Material provided:
⟨

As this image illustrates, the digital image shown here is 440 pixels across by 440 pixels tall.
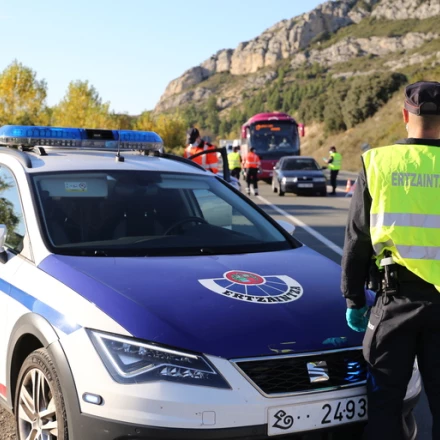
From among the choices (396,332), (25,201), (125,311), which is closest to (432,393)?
(396,332)

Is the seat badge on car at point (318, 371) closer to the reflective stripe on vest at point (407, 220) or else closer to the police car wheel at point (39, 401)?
the reflective stripe on vest at point (407, 220)

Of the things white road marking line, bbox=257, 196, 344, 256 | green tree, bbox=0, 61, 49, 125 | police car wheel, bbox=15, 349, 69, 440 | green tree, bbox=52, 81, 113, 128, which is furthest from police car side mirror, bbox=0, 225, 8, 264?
green tree, bbox=52, 81, 113, 128

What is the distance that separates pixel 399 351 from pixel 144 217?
2.04 meters

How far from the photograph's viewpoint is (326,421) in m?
2.83

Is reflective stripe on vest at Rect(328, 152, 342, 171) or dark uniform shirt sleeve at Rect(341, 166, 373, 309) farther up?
dark uniform shirt sleeve at Rect(341, 166, 373, 309)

⟩

Directive: Turn the lines from the one containing "What is the" through the end of the items, inclusive, into a Markdown table with the columns Row and Line. Put the row number in Row and the line in Line, and leave out blank lines.

Solved problem:
| Row | Line |
|---|---|
| 1 | What is the distance that separates pixel 399 351 from pixel 144 217? |
| 2 | 2.04 meters |
| 3 | How far from the photograph's viewpoint is (326,421) in m? |
| 4 | 2.83 |
| 5 | Is reflective stripe on vest at Rect(328, 152, 342, 171) or dark uniform shirt sleeve at Rect(341, 166, 373, 309) farther up? |
| 6 | dark uniform shirt sleeve at Rect(341, 166, 373, 309) |